◆ GIVEN RECORDS

= = = =

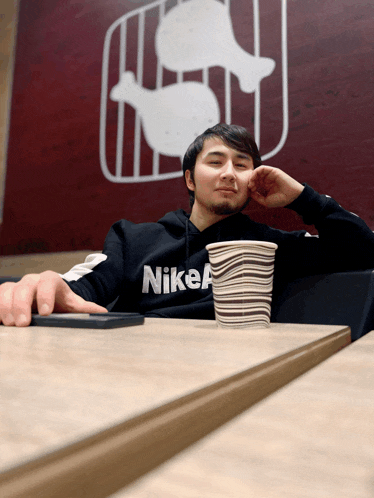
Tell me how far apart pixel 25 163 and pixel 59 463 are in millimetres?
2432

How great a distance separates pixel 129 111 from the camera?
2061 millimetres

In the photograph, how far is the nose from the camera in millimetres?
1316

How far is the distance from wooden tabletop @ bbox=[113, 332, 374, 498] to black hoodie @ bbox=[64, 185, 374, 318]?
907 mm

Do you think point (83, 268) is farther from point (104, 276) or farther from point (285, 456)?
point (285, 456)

= = = =

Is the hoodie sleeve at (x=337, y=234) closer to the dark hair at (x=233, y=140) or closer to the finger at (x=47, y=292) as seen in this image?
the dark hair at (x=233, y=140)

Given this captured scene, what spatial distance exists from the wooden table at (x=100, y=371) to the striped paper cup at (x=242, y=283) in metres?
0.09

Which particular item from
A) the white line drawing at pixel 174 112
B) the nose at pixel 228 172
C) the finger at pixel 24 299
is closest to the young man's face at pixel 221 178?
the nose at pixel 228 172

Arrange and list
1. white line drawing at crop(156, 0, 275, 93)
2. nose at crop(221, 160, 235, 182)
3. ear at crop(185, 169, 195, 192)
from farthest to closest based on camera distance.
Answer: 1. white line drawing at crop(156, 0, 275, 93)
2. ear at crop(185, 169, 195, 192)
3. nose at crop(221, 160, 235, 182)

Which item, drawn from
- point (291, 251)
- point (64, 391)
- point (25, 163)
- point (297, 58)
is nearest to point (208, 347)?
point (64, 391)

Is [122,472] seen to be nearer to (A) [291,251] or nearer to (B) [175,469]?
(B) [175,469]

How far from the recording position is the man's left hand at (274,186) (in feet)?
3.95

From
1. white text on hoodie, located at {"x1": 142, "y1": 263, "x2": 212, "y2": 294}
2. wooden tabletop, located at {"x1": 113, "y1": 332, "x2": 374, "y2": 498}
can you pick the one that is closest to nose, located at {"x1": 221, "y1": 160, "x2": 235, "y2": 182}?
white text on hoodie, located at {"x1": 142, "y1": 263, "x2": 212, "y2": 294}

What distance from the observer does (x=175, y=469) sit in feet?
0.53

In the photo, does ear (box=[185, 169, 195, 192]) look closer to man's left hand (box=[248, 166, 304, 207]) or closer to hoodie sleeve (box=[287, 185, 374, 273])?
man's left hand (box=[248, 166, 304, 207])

= = = =

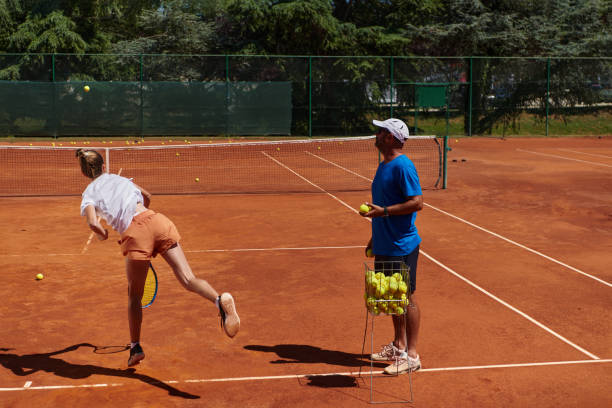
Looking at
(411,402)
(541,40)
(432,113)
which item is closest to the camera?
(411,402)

= = = =

◆ SET TASK
State how many lines above contain the word "millimetres", giving only the number.

◆ COMPLETE ANSWER
3